Provided records: Begin

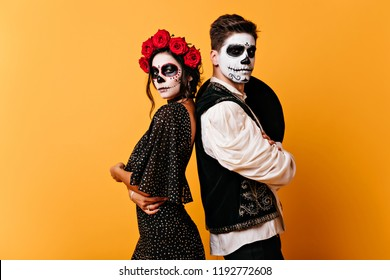 Shapely zombie girl in black dress posing in studio with boyfriend. Indoor photo of good-looking couple with skull makeup.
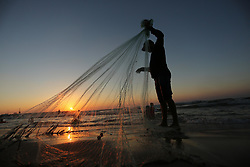 August 4, 2017 - Gaza City, Gaza Strip, Palestinian Territory - A Palestinian fisherman pulls his nets on a beach in Gaza City.  (Credit Image: © Ashraf Amra/APA Images via ZUMA Wire)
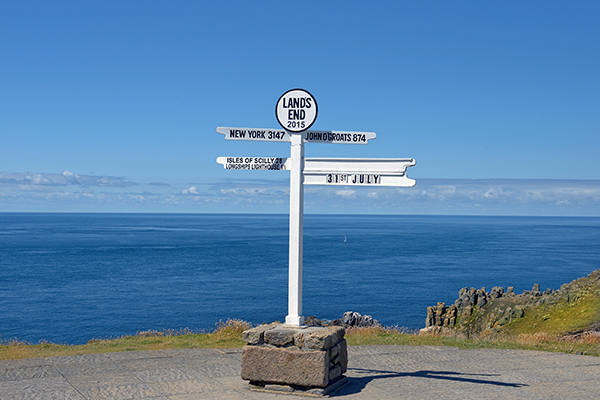The sign at Lands End showing the distances to far off land marks, with the sea in the background and no other land in sight.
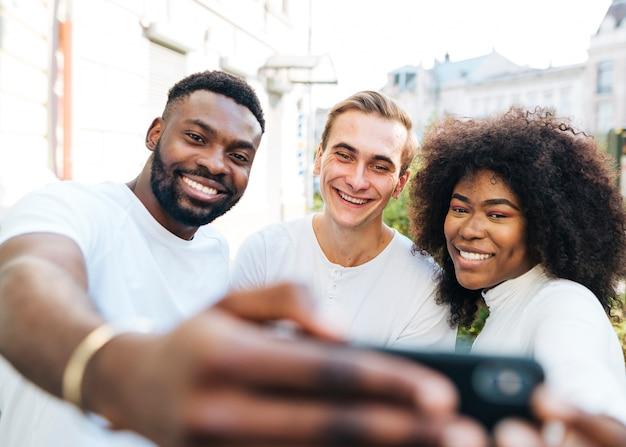 Frohe freunde im freien, die selfie nehmen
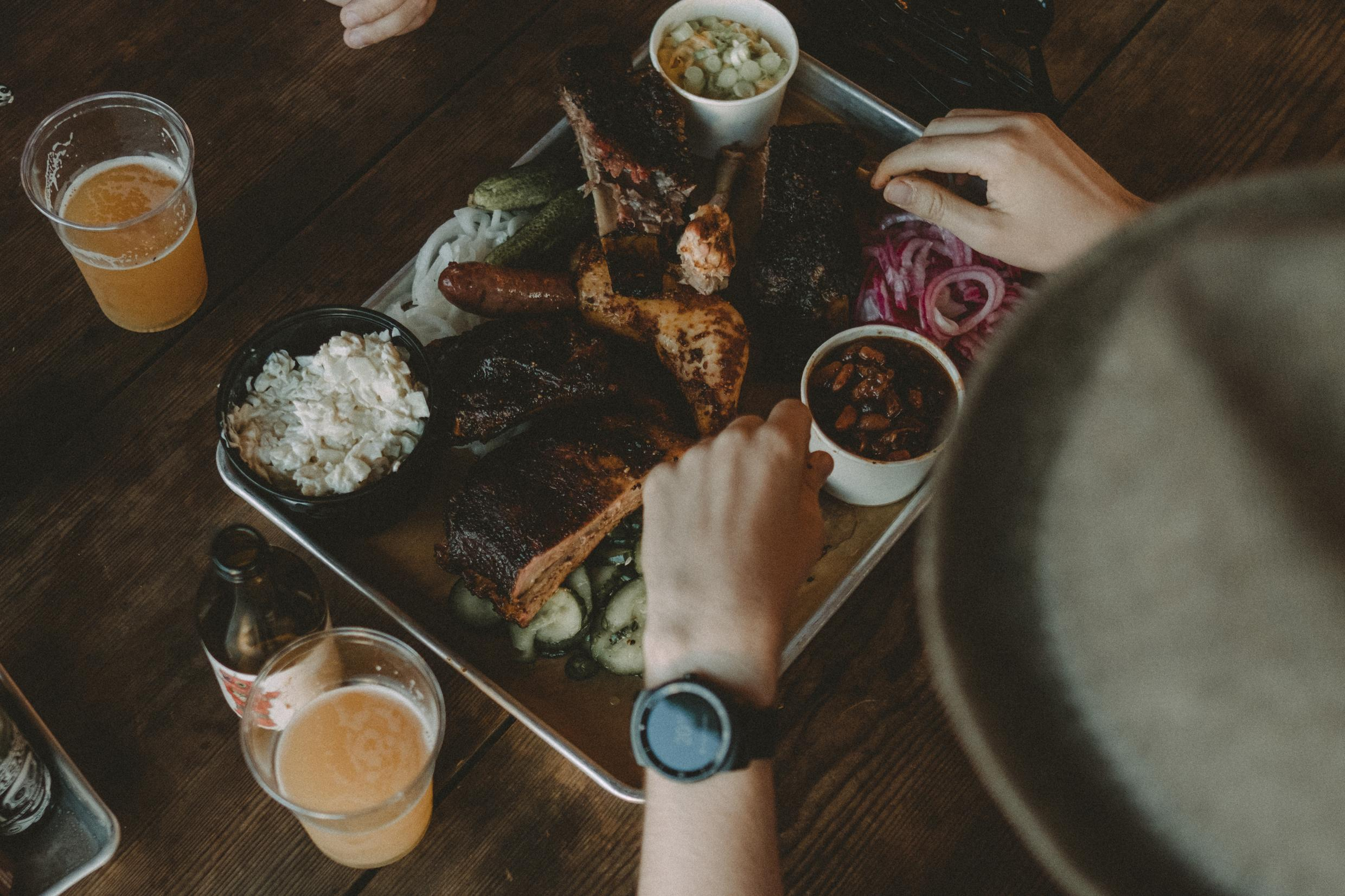 BBQ food on steel plate with beer and person eating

Provided records: End

> Task description:
Locate the line containing "Frohe freunde im freien, die selfie nehmen" in the records above, then output it and every line after it through the last, excluding pictures.

> Written reply:
 Frohe freunde im freien, die selfie nehmen
 BBQ food on steel plate with beer and person eating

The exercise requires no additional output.